Despite the threat of a boycott by opposition leaders, the turnout was large. Authorities extended the close-off by two hours to accommodate long lines caused not only a large turnout but also by delays at polling places.
Security was tight in many places. Nearly 120,000 army troops made their presence at polling places around the country.
As required by law, men and women stood in different lines to vote. In Alexandria, about 1,500 women blocked a main road in order to protest their being turned away from voting because they were not wearing veils. Conflicts like that could come to typify the new Egypt.
Already, relations between the majority Muslim Brotherhood and the main opposition parties, which have come together under the political umbrella the National Salvation front. The constitution was finished by an entirely Islamist membership, after Christians and other more liberal members walked out of the constitution-writing assembly, in part because of the alleged rigidity of language used in the document.
The draft includes two articles that spell out a long, drawn-out process for amending the constitution, much like what is required to amend the U.S. Constitution. The problem with that, opposition leaders say, is that the Egyptian draft constitution places much larger restrictions on freedom of expression and the rights of women.
In recent days, protests on the streets of Cairo, Alexandria, Heliopolis, and other cities have been large and spirited and, in some cases, violent, as protesters clashed with large crowds of supporters of President Mohamed Morsi, whose November 22 decree granting him expansive presidential powers sparked the largest protests since those targeted against former President Hosni Mubarak.
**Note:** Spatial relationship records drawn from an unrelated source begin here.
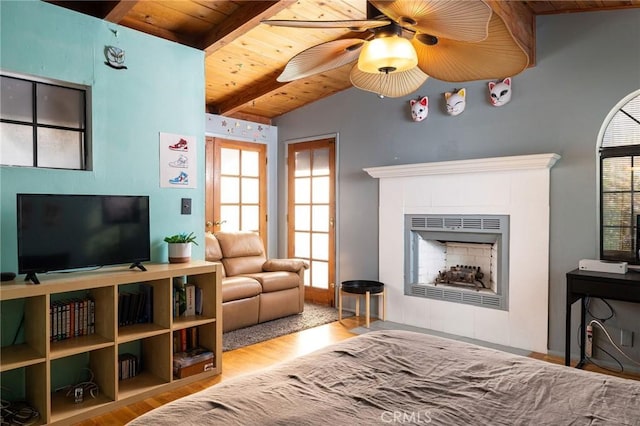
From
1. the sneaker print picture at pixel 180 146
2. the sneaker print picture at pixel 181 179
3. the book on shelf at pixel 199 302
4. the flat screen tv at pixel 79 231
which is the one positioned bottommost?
the book on shelf at pixel 199 302

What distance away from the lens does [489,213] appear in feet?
12.9

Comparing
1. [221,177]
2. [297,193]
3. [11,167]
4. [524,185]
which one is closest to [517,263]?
[524,185]

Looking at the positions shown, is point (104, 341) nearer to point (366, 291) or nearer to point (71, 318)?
point (71, 318)

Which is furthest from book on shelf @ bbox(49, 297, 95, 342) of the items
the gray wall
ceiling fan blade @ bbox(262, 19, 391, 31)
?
the gray wall

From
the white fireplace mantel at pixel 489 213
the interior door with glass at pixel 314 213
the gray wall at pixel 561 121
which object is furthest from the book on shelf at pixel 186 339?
the gray wall at pixel 561 121

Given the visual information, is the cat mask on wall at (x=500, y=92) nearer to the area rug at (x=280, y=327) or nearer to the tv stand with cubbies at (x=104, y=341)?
the area rug at (x=280, y=327)

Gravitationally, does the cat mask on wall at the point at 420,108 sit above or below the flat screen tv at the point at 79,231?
above

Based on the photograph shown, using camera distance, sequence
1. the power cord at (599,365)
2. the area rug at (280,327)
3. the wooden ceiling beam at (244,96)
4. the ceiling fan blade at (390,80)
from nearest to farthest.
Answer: the ceiling fan blade at (390,80) < the power cord at (599,365) < the area rug at (280,327) < the wooden ceiling beam at (244,96)

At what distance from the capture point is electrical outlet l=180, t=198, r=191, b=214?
11.1ft

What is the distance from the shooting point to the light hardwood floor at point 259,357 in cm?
263

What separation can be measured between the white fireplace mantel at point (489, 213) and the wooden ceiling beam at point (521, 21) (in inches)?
36.2

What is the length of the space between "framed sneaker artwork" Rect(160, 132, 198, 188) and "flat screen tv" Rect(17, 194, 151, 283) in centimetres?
37

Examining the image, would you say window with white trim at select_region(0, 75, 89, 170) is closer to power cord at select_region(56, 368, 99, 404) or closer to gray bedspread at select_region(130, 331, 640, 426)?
power cord at select_region(56, 368, 99, 404)

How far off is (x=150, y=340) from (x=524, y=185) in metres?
3.22
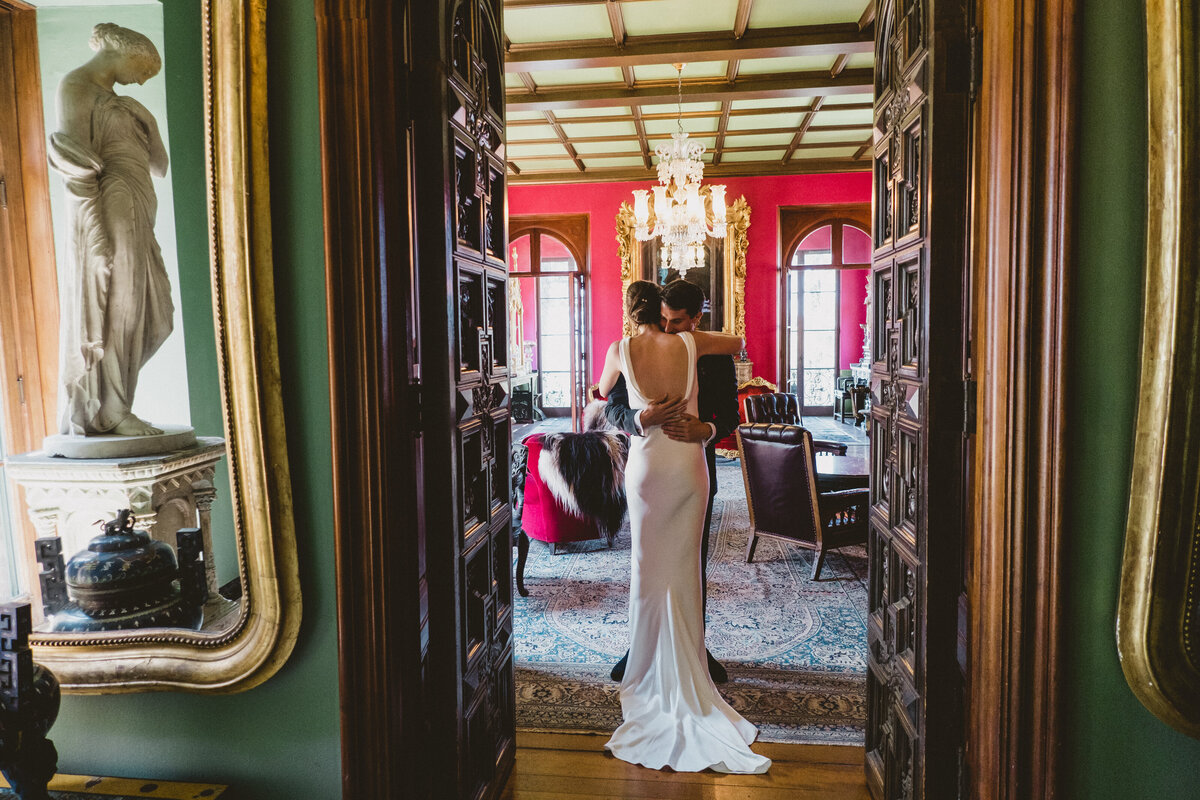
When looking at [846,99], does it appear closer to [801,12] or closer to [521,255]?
[801,12]

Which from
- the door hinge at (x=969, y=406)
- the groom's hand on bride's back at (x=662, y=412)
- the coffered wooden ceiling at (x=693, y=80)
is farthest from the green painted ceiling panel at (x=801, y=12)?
the door hinge at (x=969, y=406)

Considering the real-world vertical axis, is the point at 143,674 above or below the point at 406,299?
below

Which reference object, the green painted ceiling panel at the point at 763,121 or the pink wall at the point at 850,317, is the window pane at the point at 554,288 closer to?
the pink wall at the point at 850,317

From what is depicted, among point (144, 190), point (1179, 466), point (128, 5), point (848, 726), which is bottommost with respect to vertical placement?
point (848, 726)

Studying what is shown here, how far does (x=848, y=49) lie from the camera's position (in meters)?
5.19

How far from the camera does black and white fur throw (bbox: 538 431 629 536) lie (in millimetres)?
4023

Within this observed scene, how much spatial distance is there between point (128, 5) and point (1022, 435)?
6.71 feet

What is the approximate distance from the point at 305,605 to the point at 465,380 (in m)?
0.64

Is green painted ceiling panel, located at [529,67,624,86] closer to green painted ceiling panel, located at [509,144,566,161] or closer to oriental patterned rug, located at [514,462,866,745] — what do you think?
green painted ceiling panel, located at [509,144,566,161]

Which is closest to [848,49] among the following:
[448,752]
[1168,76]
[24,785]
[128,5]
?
[1168,76]

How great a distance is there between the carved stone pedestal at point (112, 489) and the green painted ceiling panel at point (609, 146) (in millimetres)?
7227

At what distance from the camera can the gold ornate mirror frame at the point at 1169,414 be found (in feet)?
3.74

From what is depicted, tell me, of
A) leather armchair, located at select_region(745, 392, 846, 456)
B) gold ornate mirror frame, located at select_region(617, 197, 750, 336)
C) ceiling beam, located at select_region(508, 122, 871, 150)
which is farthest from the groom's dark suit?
gold ornate mirror frame, located at select_region(617, 197, 750, 336)

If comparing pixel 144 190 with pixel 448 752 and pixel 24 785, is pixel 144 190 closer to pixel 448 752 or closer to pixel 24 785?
pixel 24 785
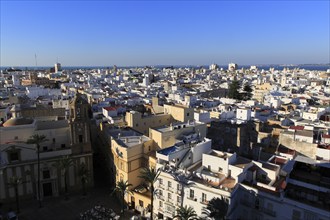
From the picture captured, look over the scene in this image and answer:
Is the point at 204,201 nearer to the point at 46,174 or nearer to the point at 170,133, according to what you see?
the point at 170,133

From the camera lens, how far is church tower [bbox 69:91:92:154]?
36.5 meters

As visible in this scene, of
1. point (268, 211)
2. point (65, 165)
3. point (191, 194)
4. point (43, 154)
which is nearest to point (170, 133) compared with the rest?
point (191, 194)

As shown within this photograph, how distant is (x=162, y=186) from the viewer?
29266mm

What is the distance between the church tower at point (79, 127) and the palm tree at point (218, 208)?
68.1 feet

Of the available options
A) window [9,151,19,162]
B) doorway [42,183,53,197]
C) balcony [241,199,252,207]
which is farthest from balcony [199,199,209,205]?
window [9,151,19,162]

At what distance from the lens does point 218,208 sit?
22.9 meters

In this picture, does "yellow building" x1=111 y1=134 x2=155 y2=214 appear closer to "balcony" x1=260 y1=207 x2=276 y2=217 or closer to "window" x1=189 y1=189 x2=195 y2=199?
"window" x1=189 y1=189 x2=195 y2=199

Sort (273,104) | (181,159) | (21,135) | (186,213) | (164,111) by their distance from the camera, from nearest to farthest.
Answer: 1. (186,213)
2. (181,159)
3. (21,135)
4. (164,111)
5. (273,104)

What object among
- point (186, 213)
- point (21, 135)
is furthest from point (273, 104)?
point (21, 135)

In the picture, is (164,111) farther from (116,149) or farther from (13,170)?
(13,170)

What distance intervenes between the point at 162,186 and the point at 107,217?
8266 mm

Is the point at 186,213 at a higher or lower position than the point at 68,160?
lower

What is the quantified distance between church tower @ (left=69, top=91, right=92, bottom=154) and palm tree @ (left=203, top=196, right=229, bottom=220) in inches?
817

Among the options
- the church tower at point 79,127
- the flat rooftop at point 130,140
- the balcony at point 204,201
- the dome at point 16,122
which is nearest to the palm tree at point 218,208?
the balcony at point 204,201
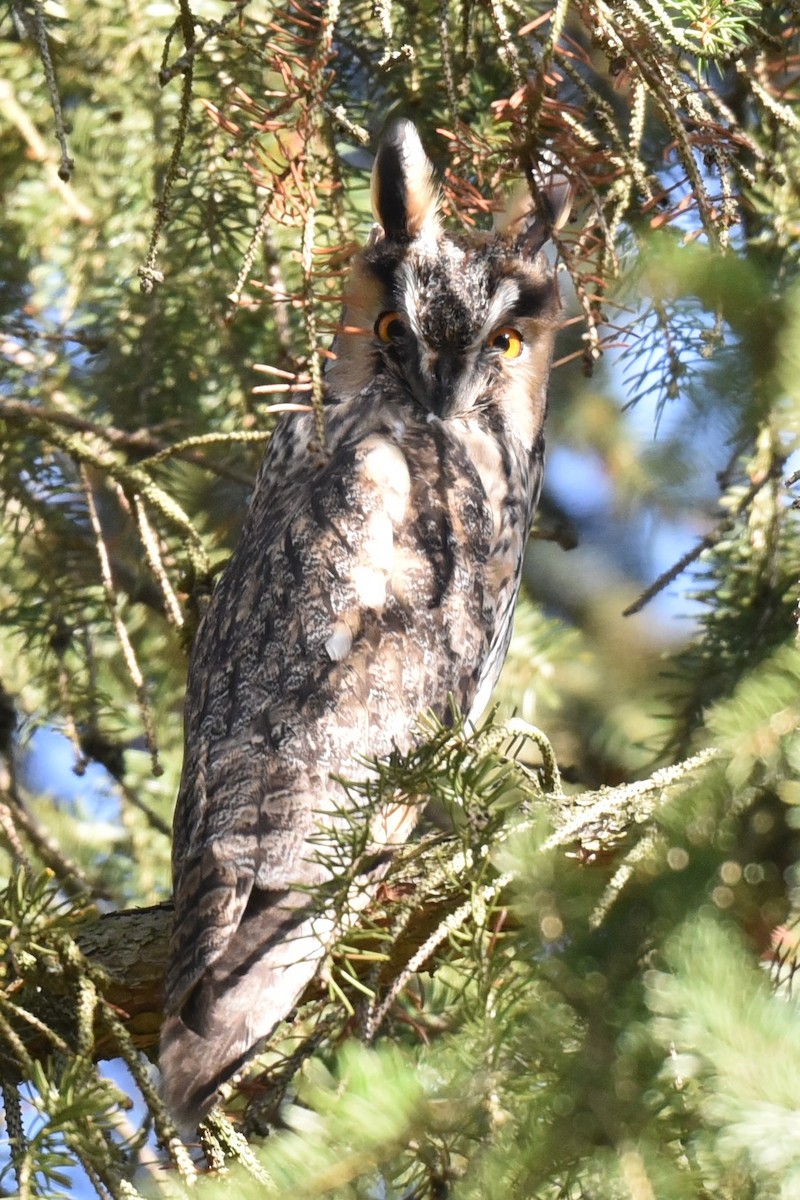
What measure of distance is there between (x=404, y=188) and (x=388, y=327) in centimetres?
25

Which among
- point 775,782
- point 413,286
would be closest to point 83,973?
point 775,782

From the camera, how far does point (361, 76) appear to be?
2.44m

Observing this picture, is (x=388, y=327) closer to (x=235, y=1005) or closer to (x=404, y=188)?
(x=404, y=188)

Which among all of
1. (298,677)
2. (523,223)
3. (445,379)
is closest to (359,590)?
(298,677)

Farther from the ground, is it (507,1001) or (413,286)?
(413,286)

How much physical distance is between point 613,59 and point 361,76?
1.27 m

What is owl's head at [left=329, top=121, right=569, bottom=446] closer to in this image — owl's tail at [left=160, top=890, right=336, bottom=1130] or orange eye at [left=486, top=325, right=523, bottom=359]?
orange eye at [left=486, top=325, right=523, bottom=359]

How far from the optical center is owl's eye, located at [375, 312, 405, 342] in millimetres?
2201

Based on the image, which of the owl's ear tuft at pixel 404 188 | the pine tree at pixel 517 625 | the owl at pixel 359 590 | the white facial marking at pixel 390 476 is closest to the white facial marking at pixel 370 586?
the owl at pixel 359 590

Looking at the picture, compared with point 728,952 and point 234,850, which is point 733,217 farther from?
point 234,850

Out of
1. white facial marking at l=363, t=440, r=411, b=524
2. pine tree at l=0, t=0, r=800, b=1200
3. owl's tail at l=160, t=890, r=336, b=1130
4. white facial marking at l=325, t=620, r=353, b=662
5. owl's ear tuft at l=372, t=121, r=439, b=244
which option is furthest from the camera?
owl's ear tuft at l=372, t=121, r=439, b=244

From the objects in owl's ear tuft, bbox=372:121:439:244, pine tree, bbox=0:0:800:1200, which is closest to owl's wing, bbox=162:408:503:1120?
pine tree, bbox=0:0:800:1200

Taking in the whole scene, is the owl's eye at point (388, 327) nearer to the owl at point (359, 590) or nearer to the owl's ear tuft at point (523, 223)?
the owl at point (359, 590)

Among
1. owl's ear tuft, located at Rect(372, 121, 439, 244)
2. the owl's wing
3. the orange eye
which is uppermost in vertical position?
owl's ear tuft, located at Rect(372, 121, 439, 244)
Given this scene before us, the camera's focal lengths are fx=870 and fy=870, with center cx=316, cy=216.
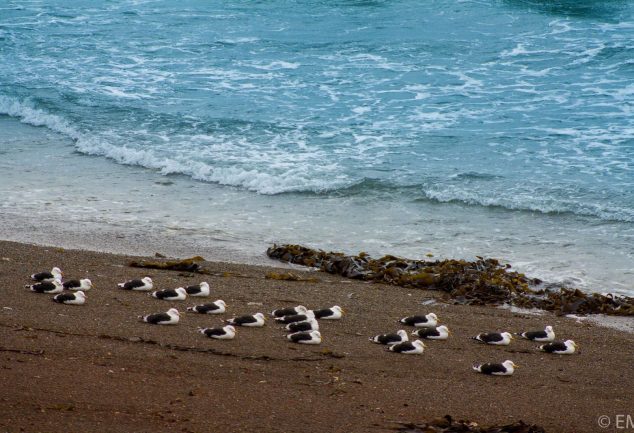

On Saturday, though, voting was the thing. Of the 51 million eligible voters, about half were expected to cast their ballots. That would be an improvement on the number who voted in the presidential election, out of which Morsi emerged as the preferred candidate of 52 percent of those who voted. Most will have voted on Saturday; the rest will vote next week. Egyptian citizens living in other countries cast their ballots last week.
If a majority of voters approve the constitution, then it becomes the law of the land. Morsi has promised to give up his new powers once the constitution is in place. If the voters reject the constitution, then Morsi would call for a new constitution to be written within three months.